§ Task requirements:
1/ In the text on wrap contracts, what kinds of parties are given as examples of who might agree to make payments to the Portfolio?
2/ Rewrite the records from the line containing "In the photo, would" through the end of the records, putting "khaki shorts" in place of "brown shorts" and leaving everything else as it is. Give only those lines, without the pictures.

The Portfolio invests in assets, typically fixed income securities or bond funds, and enters into “wrap” contracts issued by third parties. A wrap contract is an agreement by another party, such as a bank or insurance company to make payments to the Portfolio in certain circumstances. Wrap contracts are designed to allow a stable value portfolio to maintain a constant NAV and to protect a portfolio in extreme circumstances. In a typical wrap contract, the wrap issuer agrees to pay a portfolio the difference between the contract value and the market value of the underlying assets once the market value has been totally exhausted.

The wrap contracts generally contain provisions that limit the ability of the Portfolio to transact at contract value upon the occurrence of certain events. These events include:

 

    Any substantive modification of the Portfolio or the administration of the Portfolio that is not consented to by the wrap issuer.

 

    Any change in law, regulation, or administrative ruling applicable to a plan that could have a material adverse effect on the Portfolio’s cash flow.

 

    Employer-initiated transactions by participating plans as described above.

In the event that wrap contracts fail to perform as intended, the Portfolio’s NAV may decline if the market value of its assets declines. The Portfolio’s ability to receive amounts due pursuant to these wrap contracts is dependent on the third-party issuer’s ability to meet their financial obligations. The wrap issuer’s ability to meet its contractual obligations under the wrap contracts may be affected by future economic and regulatory developments.

The Portfolio is unlikely to maintain a stable NAV if, for any reason, it cannot obtain or maintain wrap contracts covering all of its underlying assets. This could result from the Portfolio’s inability to promptly find a replacement wrap contract following termination of a wrap contract. Wrap contracts are non-transferable and have no trading market. There are a limited number of wrap issuers. The Portfolio may lose the benefit of wrap contracts on any portion of its assets in default in excess of a certain percentage of Portfolio assets.

§ Record set:
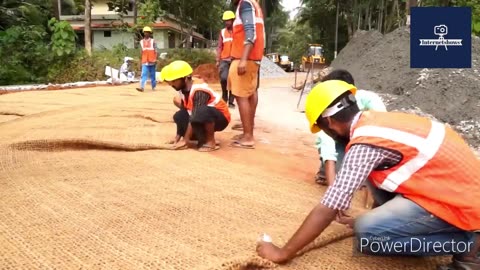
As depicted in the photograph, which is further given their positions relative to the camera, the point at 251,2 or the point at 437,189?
the point at 251,2

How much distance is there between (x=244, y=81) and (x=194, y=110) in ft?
1.82

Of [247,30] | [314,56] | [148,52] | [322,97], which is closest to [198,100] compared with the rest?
[247,30]

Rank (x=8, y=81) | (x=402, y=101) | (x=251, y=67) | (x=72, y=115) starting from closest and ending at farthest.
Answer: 1. (x=251, y=67)
2. (x=72, y=115)
3. (x=402, y=101)
4. (x=8, y=81)

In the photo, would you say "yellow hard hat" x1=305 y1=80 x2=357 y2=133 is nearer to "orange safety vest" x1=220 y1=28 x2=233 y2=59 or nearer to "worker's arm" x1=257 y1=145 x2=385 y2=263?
"worker's arm" x1=257 y1=145 x2=385 y2=263

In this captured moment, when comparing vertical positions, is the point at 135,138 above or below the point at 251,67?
below

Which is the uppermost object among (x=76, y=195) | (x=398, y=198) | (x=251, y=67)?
(x=251, y=67)

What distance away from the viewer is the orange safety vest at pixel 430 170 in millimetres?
1532

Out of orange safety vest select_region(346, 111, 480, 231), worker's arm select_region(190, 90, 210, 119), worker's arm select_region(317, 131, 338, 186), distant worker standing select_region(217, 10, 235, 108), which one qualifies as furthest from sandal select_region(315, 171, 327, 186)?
distant worker standing select_region(217, 10, 235, 108)

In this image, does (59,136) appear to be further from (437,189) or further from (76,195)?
(437,189)

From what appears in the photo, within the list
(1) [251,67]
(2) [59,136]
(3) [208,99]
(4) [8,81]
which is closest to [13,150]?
(2) [59,136]

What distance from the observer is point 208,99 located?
3693mm

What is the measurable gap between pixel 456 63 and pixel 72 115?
5.84 m

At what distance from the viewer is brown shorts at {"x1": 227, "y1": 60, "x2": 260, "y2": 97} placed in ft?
12.9

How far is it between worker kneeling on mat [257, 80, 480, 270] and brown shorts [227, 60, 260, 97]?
2255 millimetres
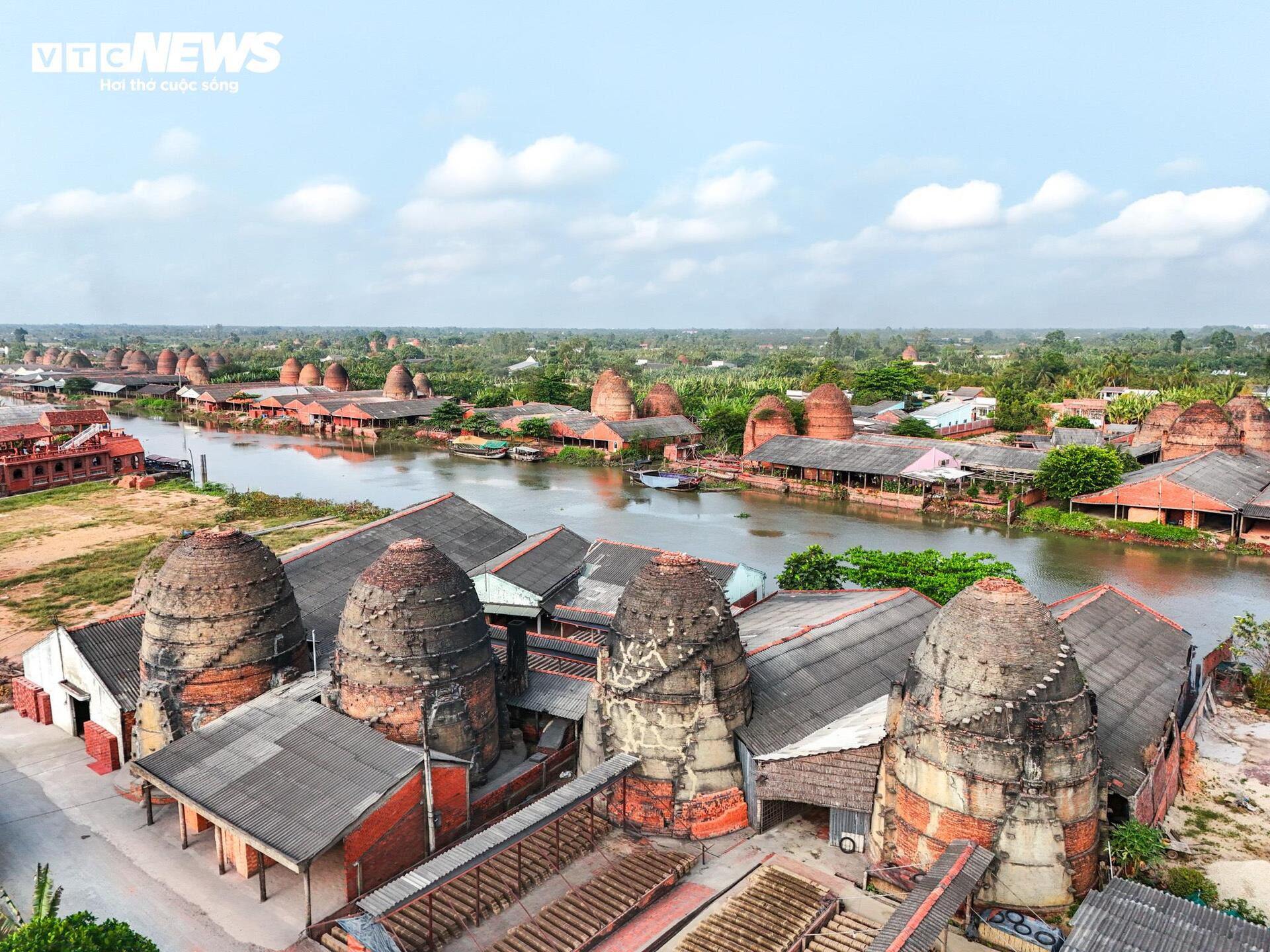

§ Solutions below:
1/ A bank or insurance company.

2/
In the photo, would you say "yellow hard hat" x1=305 y1=80 x2=357 y2=133 is nearer to "orange safety vest" x1=220 y1=28 x2=233 y2=59 or nearer to "worker's arm" x1=257 y1=145 x2=385 y2=263?
"worker's arm" x1=257 y1=145 x2=385 y2=263

In this captured moment, when comparing vertical positions, is the point at 135,138 above or below the point at 251,67?
below

Which is the uppermost object among (x=76, y=195) | (x=398, y=198) | (x=251, y=67)?
(x=251, y=67)

What distance away from the viewer is the orange safety vest at pixel 430 170 in millimetres?
1532

Out of orange safety vest select_region(346, 111, 480, 231), worker's arm select_region(190, 90, 210, 119), worker's arm select_region(317, 131, 338, 186), distant worker standing select_region(217, 10, 235, 108), which one qualifies as furthest from sandal select_region(315, 171, 327, 186)?
distant worker standing select_region(217, 10, 235, 108)

In this image, does (59,136) appear to be further from (437,189) or further from (76,195)?
(437,189)

From what appears in the photo, within the list
(1) [251,67]
(2) [59,136]
(3) [208,99]
(4) [8,81]
which is closest to [13,150]?
(2) [59,136]

What distance from the observer is point 208,99 located?
3693mm

What is the measurable gap between pixel 456 63 and pixel 72 115?
5.84 m

At what distance from the viewer is khaki shorts at {"x1": 227, "y1": 60, "x2": 260, "y2": 97} placed in ft?
12.9

How far is it between worker kneeling on mat [257, 80, 480, 270] and khaki shorts [227, 60, 260, 97]?
2255 millimetres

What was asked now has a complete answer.